We just got back from Worldcon 2005 at Glasgow, and I’ve been reading through the blogs of various friends checking for mentions of me, like a senior counting pictures in a school yearbook. Having come home to three lovely houseguests, I don’t have time for my own detailed con report, so sorry if you’re combing this blog for a mention of yourself. But I will proclaim these words:
I love the tribe. I went to parties where almost every conversation was fascinating. I can meet at least ten cool new people in a matter of four days. The future is in good hands.
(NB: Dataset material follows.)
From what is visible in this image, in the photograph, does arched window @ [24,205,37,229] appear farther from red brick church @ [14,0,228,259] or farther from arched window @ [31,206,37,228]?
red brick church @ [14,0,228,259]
The Hugo Awards happened here, yo.
What I’ve realized is that a science fiction convention has the same emotional arc as a really excellent five-day wedding. The pre-travel wondering if you can get out of it. The reunions with con-friends, whom you see as infrequently and love as much (and can tease as hard) as family. The cool new people you bond with over the parties, ritual gatherings, not enough sleep and too much drinking. The central event you get dressed up for—Hugo Awards Ceremony, World Fantasy or Nebula Awards Banquet, the Tiptree Auction—that you’ve all supposedly come long distances for. And those parties after the Big Event, your last chance to drink a lot and proclaim that the marriage is doomed, or that the Hugo went to the wrong short dramatic presentation.
And like a really fabulous extended wedding, I am always a bit mushy at the end. Leaving all those new and old friends is painful, and coming back into the real world can be a bit harsh. Especially dealing with all those outsiders who are so indifferent to the special rules of the place where you’ve just been.
Take, for example, coming home to the New York Times’ review of Kelly Link’s new book, which was generally positive but contains this astonishingly mundane line about her story “Zombie Contingency Plans”: “The premise is fresh and the characters are likable . . . but . . . those zombies–are they supposed to be a metaphor?”
Argh. Are those not of the Tribe really so dim-witted? Are our skiffy reading protocols really so hard to understand?
Allow me too explain, Mr. Non-sf-Reading Reviewer Man. Sure, zombies can “be a metaphor.” They can represent the oppressed, as in Land of the Dead, or humanity’s feral nature, as in 28 Days Later. Or racial politics or fear of contagion or even the consumer unconscious (Night of the Living Dead, Resident Evil, Dawn of the Dead). We could play this game all night.
But really, zombies are not “supposed to be metaphors.” They’re supposed to be friggin’ zombies. They follow the Zombie Rules: they rise from death to eat the flesh of the living, they shuffle in slow pursuit (or should, anyway), and most important, they multiply exponentially. They bring civilization down, taking all but the most resourceful, lucky and well-armed among us, whom they save for last. They make us the hunted; all of us.
That’s the stuff zombies are supposed to do. Yes, they make excellent symbols, and metaphors, and have kick-ass mythopoeic resonance to boot. But their main job is to follow genre conventions, to play with and expand the Zombie Rules, to make us begin to see the world as a place colored by our own zombie contingency plans.
That’s why I spent last weekend drinking Scottish ale and discussing in great detail the seven different kinds of elasticity in time travel, the four major flavors of alternate technological history, the author’s duty of care in making military far-future hierarchies believable, and which nationalities of vampires can go out in the sun (Japanese, Swedish, discuss). And yes, I did spend some time talking about how I’d get out of the Glasgow Hilton hotel bar in case of zombie attack.
Don’t you see why this is more vitally important than your poxy metaphors, Mr. Times-Reviewer-Man?
Stories are the original virtual reality device; their internal rules spread out into reality around us like a bite-transmitted virus, slowly but inexorably consuming its flesh. They don’t just stand around “being metaphors” whose sole purpose is to represent things in the real world; they eat the real world.
Which made it rather painful to finally lift up our heavy luggage and come home, to live again among all these people who see the operations of language and storytelling in, quite frankly, a sophomoric English-class sort of way. All these people with their appalling lack of zombie contigencies. (Or maybe their dim-wittedness is, like, supposed to be a metaphor. What the hell do I know? I’m just a science fiction writer.)
Anyway, I really had a good time. Thanks to Glasgow, and all the organizers and volunteers, for lifting me out of the real world for a while. You rule.
Plus . . . Orbit, the UK publisher of Risen Empire, bought Midnighters for their young adult line.
W00t! Midnighters with slightly different spelling and punctuation! And with many more readers!
Glasgow was my first time meeting the Orbit crew, and they were all extremely cool. I look forward to publishing many more books with them in the future. (And the sale makes that whole pound-sterling-eating mother of a trip totally tax-deductible. Righteous!)